In a letter to the Treasury select committee published on Wednesday, FCA chief executive Nikhil Rathi said that while there was a limit to how much he could say, “in the exceptional circumstances of this case, it is necessary and appropriate for me to confirm to the Committee that the FCA has ongoing investigations into both Mr Crispin Odey and Odey Asset Management LLP”.
The investigation into Odey is focused on “allegations that he dismissed OAM’s Executive Committee for an improper purpose,” Rathi wrote, and whether he is a “fit and proper person” to work in financial services.
The regulator is also looking at whether he had “failed to comply” with conduct rules on integrity, due skill, care and diligence. Odey fired the hedge fund’s executive committee in 2021.
The Financial Times last month revealed 13 women alleged they had been sexually harassed or assaulted by Odey over a period spanning more than two decades.
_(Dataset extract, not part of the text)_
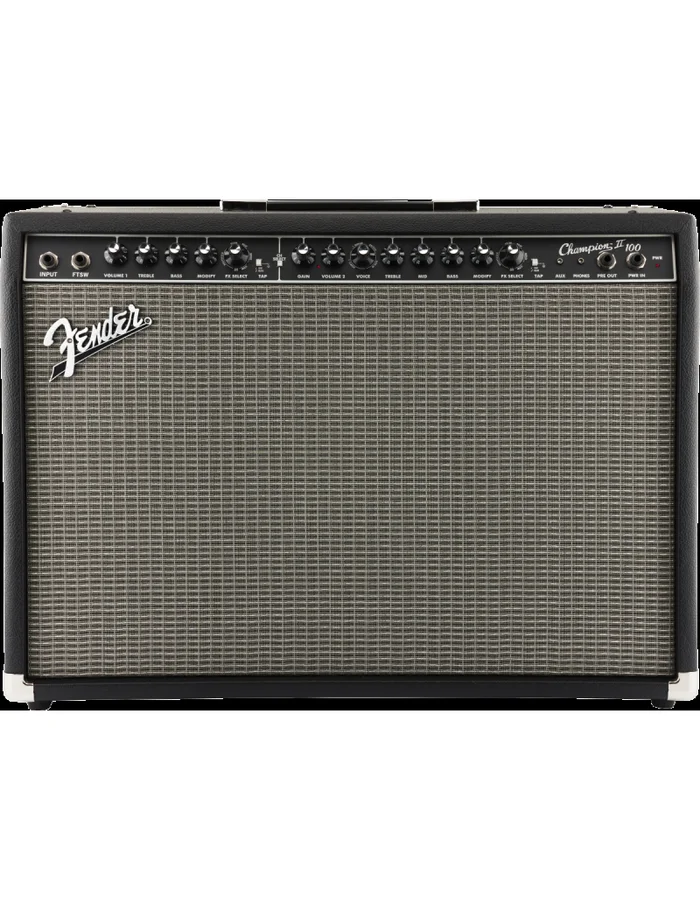 Fender Champion II 100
He strenuously denies the allegations.
Rathi said that the FCA had been in contact with the police in relation to the “potentially criminal” nature of the allegations.
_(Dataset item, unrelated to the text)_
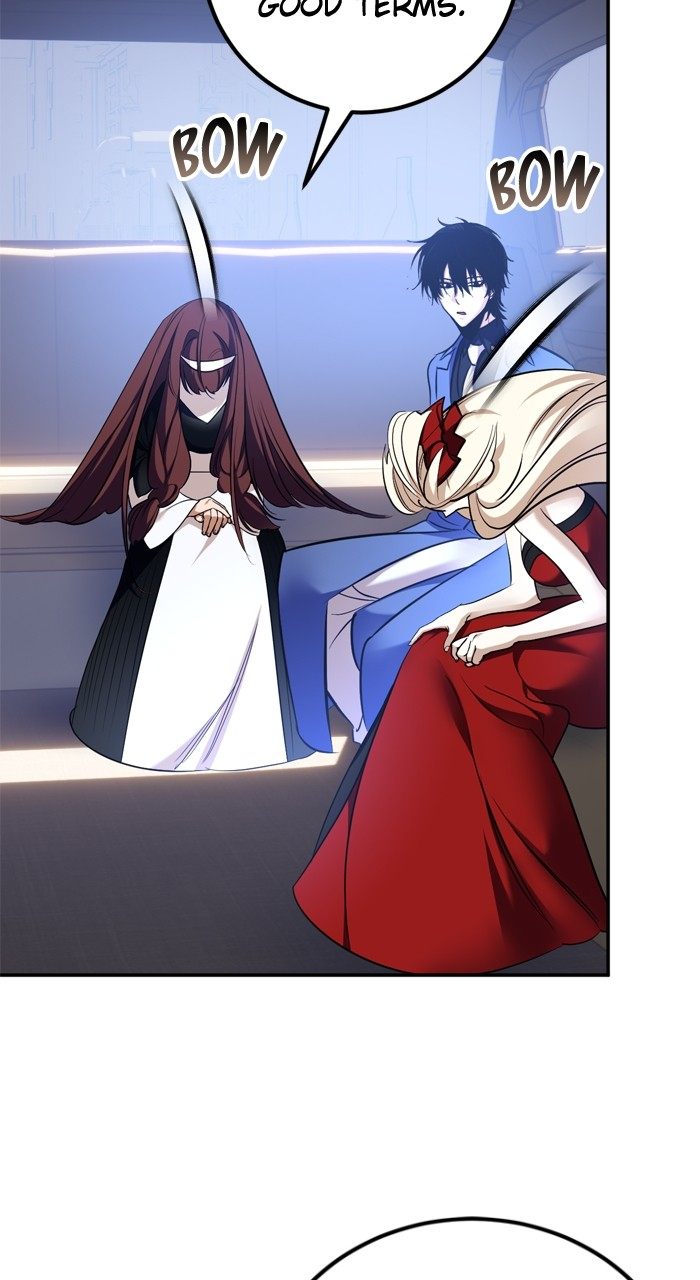 Return to Player - Chapter 209 Page 62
The FCA is investigating Odey Asset Management for “possible contraventions of the FCA’s Principles for Business for failing to conduct its affairs with due skill, care and diligence, and failing to take reasonable care to organise and control its affairs responsibly and effectively, with adequate risk management systems and controls”. Odey Asset Management declined to comment.
Rathi said the investigations were opened in the middle of 2021 and that the FCA’s supervision of Odey Asset Management had been “intensive” since 2020.
He also confirmed that Odey had threatened a judicial review over the investigation, as previously reported by the FT. “We responded robustly to this. In the event, court proceedings were not commenced and we continued to investigate,” he said.
Odey was ousted as a partner of the hedge fund, which managed $4.4bn, following the allegations and the group is now being effectively dismantled as some of its funds and portfolio managers are transferred to other firms.
Morgan Stanley and JPMorgan Chase are among the major banks to have severed tied with Odey, stripping the hedge fund of the credit risk management tools it needs to trade.